__What you have to do__: Pick out every line in the entries that contains the string "pixel", paying attention to case, and copy each of those lines.
* begin Provided material *
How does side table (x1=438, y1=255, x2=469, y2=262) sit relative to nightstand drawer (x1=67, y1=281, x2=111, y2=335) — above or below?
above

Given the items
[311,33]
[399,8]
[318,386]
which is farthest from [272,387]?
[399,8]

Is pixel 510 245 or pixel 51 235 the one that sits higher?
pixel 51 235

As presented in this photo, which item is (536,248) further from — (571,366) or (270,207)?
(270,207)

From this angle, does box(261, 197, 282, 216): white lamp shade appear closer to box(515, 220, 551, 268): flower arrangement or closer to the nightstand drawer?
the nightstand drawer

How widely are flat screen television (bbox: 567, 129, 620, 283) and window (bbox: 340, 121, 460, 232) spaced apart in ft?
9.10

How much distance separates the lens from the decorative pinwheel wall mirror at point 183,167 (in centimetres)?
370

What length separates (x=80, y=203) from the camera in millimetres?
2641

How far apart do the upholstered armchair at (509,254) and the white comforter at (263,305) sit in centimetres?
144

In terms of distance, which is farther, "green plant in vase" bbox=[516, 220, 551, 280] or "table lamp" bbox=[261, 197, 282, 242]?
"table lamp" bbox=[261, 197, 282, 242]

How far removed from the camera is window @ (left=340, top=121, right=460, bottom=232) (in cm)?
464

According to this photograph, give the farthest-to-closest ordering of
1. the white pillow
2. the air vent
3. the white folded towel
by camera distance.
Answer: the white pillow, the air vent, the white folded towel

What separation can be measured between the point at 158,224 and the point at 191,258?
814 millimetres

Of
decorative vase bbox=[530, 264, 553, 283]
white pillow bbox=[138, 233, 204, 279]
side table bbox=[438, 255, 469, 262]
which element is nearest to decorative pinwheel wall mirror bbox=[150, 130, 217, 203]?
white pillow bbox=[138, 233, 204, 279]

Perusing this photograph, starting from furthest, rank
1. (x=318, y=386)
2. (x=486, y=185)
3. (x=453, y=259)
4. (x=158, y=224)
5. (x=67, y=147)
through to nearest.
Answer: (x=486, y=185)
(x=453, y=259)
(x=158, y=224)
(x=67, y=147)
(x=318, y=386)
* end Provided material *
* begin Provided material *
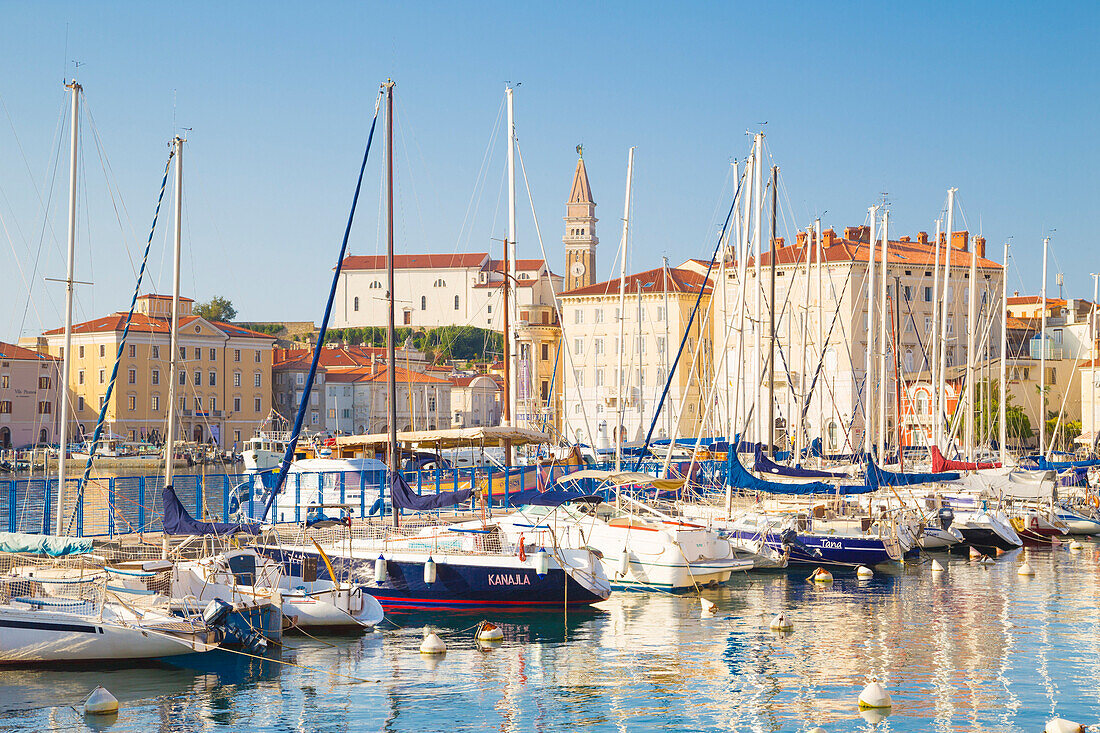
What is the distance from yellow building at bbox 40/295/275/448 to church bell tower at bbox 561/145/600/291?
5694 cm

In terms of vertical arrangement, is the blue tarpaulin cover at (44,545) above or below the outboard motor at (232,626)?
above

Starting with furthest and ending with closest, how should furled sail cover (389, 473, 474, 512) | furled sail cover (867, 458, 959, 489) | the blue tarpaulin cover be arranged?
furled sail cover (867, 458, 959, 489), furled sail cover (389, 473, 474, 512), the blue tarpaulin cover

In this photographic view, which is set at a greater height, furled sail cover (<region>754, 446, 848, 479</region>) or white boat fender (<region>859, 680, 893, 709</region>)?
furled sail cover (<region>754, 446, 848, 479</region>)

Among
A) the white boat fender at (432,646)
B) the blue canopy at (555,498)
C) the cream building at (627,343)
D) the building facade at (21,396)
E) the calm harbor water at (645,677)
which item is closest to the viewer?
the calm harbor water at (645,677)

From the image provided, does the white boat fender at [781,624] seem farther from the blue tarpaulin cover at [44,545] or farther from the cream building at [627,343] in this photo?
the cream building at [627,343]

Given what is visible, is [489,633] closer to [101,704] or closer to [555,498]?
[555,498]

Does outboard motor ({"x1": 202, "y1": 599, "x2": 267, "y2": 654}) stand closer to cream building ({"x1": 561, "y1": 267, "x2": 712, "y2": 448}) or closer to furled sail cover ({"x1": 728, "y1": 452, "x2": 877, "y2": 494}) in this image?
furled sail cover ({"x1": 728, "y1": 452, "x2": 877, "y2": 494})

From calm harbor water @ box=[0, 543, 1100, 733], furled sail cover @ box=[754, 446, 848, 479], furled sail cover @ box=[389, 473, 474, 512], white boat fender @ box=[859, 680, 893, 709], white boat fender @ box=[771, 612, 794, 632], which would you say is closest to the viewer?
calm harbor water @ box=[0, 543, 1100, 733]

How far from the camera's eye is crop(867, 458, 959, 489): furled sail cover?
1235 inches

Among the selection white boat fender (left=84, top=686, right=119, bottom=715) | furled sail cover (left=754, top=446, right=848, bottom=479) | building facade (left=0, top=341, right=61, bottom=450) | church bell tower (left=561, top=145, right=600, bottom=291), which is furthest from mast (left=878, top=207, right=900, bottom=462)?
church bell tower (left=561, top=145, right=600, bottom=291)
* end Provided material *
* begin Provided material *
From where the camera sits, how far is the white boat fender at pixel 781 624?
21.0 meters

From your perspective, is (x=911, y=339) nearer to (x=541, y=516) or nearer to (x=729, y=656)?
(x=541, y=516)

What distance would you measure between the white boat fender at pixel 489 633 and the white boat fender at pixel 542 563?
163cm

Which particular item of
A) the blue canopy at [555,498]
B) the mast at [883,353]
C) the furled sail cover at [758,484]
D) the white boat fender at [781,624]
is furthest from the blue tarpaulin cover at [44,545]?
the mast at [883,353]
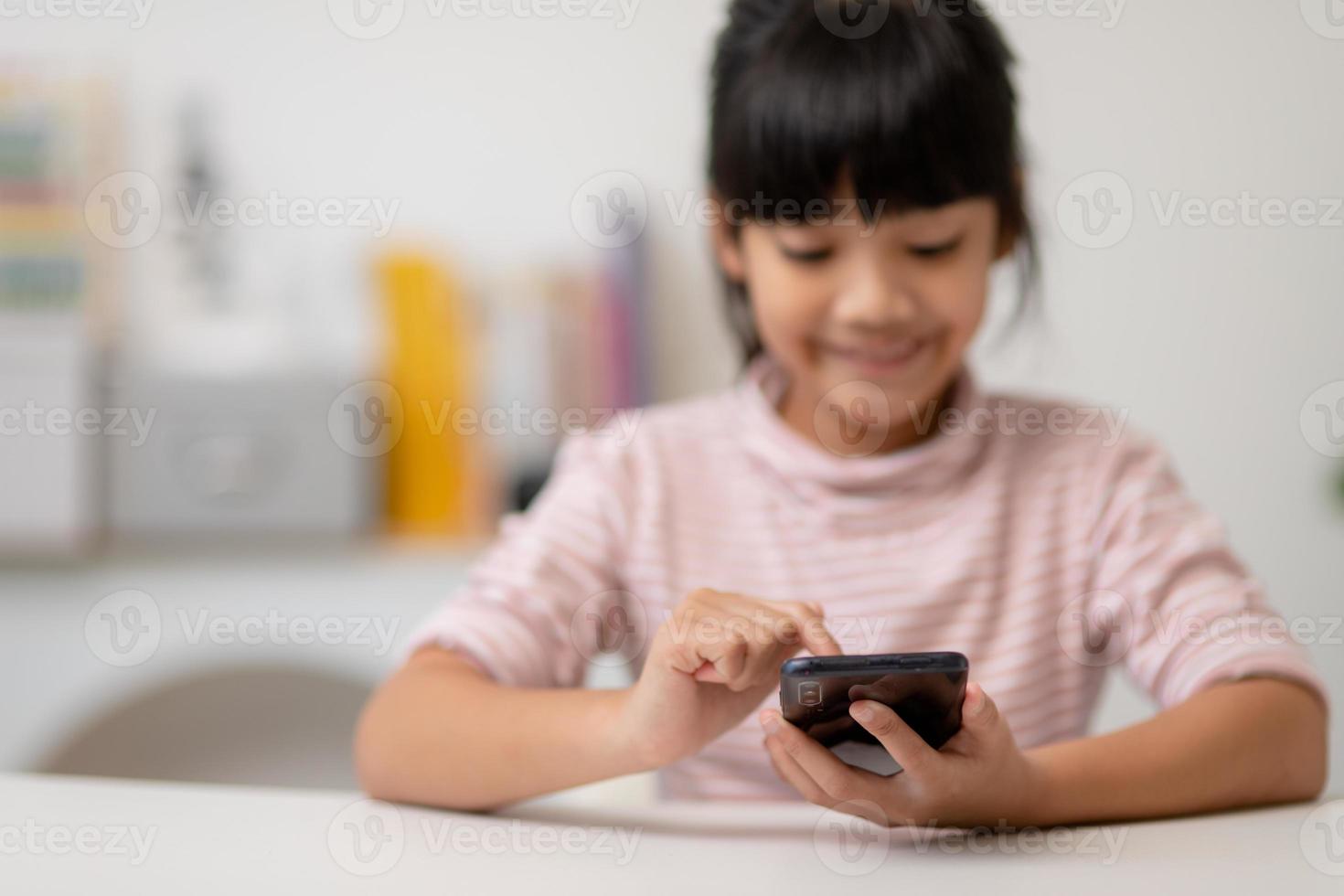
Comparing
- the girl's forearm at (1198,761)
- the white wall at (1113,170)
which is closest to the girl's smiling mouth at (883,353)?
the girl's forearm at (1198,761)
* end Provided material *
__Full output__:
Is pixel 510 245 or pixel 51 235 the one that sits higher?
pixel 51 235
From where the camera sits, how far is the white boat fender at pixel 781 624?
What distance would you measure between the white boat fender at pixel 489 633 and the white boat fender at pixel 542 563?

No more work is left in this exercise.